Double-antibody sandwich ELISA assay for SEPP1 and GPxs level in plasma and tissues
As shown in Fig. 4, the SEPP1 levels in plasma and tissues of Se-D group were significantly lower than those in Se-A and Se-L groups (p < 0.01). The SEPP1 levels in heart and brain of Se-L group were lower than Se-A group (p < 0.01). However, the SEPP1 levels in plasma, liver, and testis of Se-L group were higher than those of Se-A (p < 0.05 or p < 0.01).
The GPx levels in plasma, liver, and testis of Se-D group were significantly lower than Se-A and Se-L groups (p < 0.01). There was no difference for GPx1 in liver between Se-L and Se-A group. The GPx4 level in testis of Se-L was lower than Se-A (p < 0.05). However, the GPx3 level in plasma of Se-L was higher than that of Se-A (p < 0.01).
The GPx3 level in plasma and the SEPP1 levels in plasma, liver, and testis for Se-L group were significantly higher than those of Se-A group, but the GPx4 level in testis of Se-L was lower than that of Se-A.
Discussion
Selenium (Se) is an important micronutrient for animal and human health.

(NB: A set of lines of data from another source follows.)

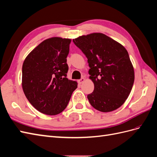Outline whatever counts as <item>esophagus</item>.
<instances>
[{"label": "esophagus", "mask_w": 157, "mask_h": 157, "mask_svg": "<svg viewBox=\"0 0 157 157\" xmlns=\"http://www.w3.org/2000/svg\"><path fill=\"white\" fill-rule=\"evenodd\" d=\"M85 78L84 77H82L81 79H79L78 81V82L79 83V84H82V82H84V81H85Z\"/></svg>", "instance_id": "obj_1"}]
</instances>
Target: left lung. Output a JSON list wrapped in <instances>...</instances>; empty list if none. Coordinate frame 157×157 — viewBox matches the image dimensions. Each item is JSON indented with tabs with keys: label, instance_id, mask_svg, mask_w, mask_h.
I'll use <instances>...</instances> for the list:
<instances>
[{
	"label": "left lung",
	"instance_id": "left-lung-1",
	"mask_svg": "<svg viewBox=\"0 0 157 157\" xmlns=\"http://www.w3.org/2000/svg\"><path fill=\"white\" fill-rule=\"evenodd\" d=\"M85 54L94 89L87 95L92 106L107 113L119 108L127 100L135 81L132 64L127 50L102 33L73 39Z\"/></svg>",
	"mask_w": 157,
	"mask_h": 157
}]
</instances>
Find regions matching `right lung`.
<instances>
[{
    "label": "right lung",
    "instance_id": "right-lung-1",
    "mask_svg": "<svg viewBox=\"0 0 157 157\" xmlns=\"http://www.w3.org/2000/svg\"><path fill=\"white\" fill-rule=\"evenodd\" d=\"M71 39L53 37L26 56L22 68L24 93L39 112L56 115L66 109L77 82L67 78Z\"/></svg>",
    "mask_w": 157,
    "mask_h": 157
}]
</instances>
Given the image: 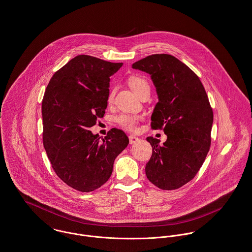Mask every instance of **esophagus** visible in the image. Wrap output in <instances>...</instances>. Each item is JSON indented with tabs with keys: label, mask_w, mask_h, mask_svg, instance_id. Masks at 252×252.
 <instances>
[{
	"label": "esophagus",
	"mask_w": 252,
	"mask_h": 252,
	"mask_svg": "<svg viewBox=\"0 0 252 252\" xmlns=\"http://www.w3.org/2000/svg\"><path fill=\"white\" fill-rule=\"evenodd\" d=\"M128 138H129V143H130V144H134V143H136V142L139 140V138L136 137L135 135H130Z\"/></svg>",
	"instance_id": "obj_1"
}]
</instances>
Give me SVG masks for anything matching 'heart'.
Wrapping results in <instances>:
<instances>
[{"instance_id": "b5f03b06", "label": "heart", "mask_w": 252, "mask_h": 252, "mask_svg": "<svg viewBox=\"0 0 252 252\" xmlns=\"http://www.w3.org/2000/svg\"><path fill=\"white\" fill-rule=\"evenodd\" d=\"M128 84L138 96H140L145 90H150L148 81L145 78L138 77V76H133L128 78ZM113 97H114V92L112 91L108 96V101L111 102ZM139 120H140V117L130 115V114H121L116 118L117 123L122 127L127 130H134Z\"/></svg>"}]
</instances>
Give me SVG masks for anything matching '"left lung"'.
I'll list each match as a JSON object with an SVG mask.
<instances>
[{
    "label": "left lung",
    "mask_w": 252,
    "mask_h": 252,
    "mask_svg": "<svg viewBox=\"0 0 252 252\" xmlns=\"http://www.w3.org/2000/svg\"><path fill=\"white\" fill-rule=\"evenodd\" d=\"M151 75L158 102L152 127L162 128L166 142L148 137L153 155L146 175L162 190H175L192 180L202 166L211 144L213 111L198 77L171 55H153L132 64Z\"/></svg>",
    "instance_id": "left-lung-1"
}]
</instances>
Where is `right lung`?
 <instances>
[{
  "label": "right lung",
  "mask_w": 252,
  "mask_h": 252,
  "mask_svg": "<svg viewBox=\"0 0 252 252\" xmlns=\"http://www.w3.org/2000/svg\"><path fill=\"white\" fill-rule=\"evenodd\" d=\"M122 66L80 55L53 76L43 97L45 151L58 177L80 192L103 185L112 174L115 158L129 143L118 128L104 138L89 130L104 115L110 77Z\"/></svg>",
  "instance_id": "obj_1"
}]
</instances>
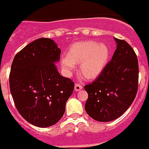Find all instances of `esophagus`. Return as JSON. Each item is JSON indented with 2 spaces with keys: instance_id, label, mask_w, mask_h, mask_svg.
Returning a JSON list of instances; mask_svg holds the SVG:
<instances>
[{
  "instance_id": "1",
  "label": "esophagus",
  "mask_w": 149,
  "mask_h": 149,
  "mask_svg": "<svg viewBox=\"0 0 149 149\" xmlns=\"http://www.w3.org/2000/svg\"><path fill=\"white\" fill-rule=\"evenodd\" d=\"M82 89V85L80 83H75L74 85V90L75 91H79V90H81Z\"/></svg>"
}]
</instances>
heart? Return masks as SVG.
<instances>
[{"label":"heart","mask_w":149,"mask_h":149,"mask_svg":"<svg viewBox=\"0 0 149 149\" xmlns=\"http://www.w3.org/2000/svg\"><path fill=\"white\" fill-rule=\"evenodd\" d=\"M109 49L97 41H86L71 45L67 56L62 58L61 64L67 73H70L80 64V73L86 79H93L100 75L109 58Z\"/></svg>","instance_id":"1"}]
</instances>
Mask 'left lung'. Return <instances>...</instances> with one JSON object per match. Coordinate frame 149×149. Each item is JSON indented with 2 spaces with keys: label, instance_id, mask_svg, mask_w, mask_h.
Segmentation results:
<instances>
[{
  "label": "left lung",
  "instance_id": "left-lung-1",
  "mask_svg": "<svg viewBox=\"0 0 149 149\" xmlns=\"http://www.w3.org/2000/svg\"><path fill=\"white\" fill-rule=\"evenodd\" d=\"M117 49L111 60L92 83L85 86L88 93L85 109L99 122L115 120L126 111L138 89V60L126 41L115 38Z\"/></svg>",
  "mask_w": 149,
  "mask_h": 149
}]
</instances>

More and more relevant evidences suggest that Se is essentially required for spermatogenesis and male fertility, presumably because of its vital role in modulation of antioxidant defense mechanisms and other essential biological pathways [17, 18]. It was shown that the alterations in Se levels might perturb the redox status and could lead to oxidative stress, adversely affecting male fertility by altering the expression of biologically important markers and activity of antioxidant enzymes [19, 20].
Se concentration and GPx4 activity (in testis) were significantly reduced when mice fed with Se-deficient dietary (0.02 ppm) for 4 months [21]. Se deficiency resulted in a significant decrease in body and testicle weights of the chicks [22]. Our result showed that weight gain was slow for Se-deficient rats. Compared with Se-adequate and Se-low groups, Se concentrations in blood, liver, and heart were significantly decreased in Se-deficient group, but not in testis and brain, probably because of the prior Se utilization for different tissues in Se-deficiency condition [23]. Accordingly, both sperm motility and morphology were affected when the rats were fed with Se-deficient fodder for 8 weeks. These results were in line with previous reports that sperm from Se-deficient (0.02 ppm) mice demonstrated vitiated chromatin condensation and declined in vitro fertilization ability compared to the Se-sufficient (0.2 ppm) mice [24].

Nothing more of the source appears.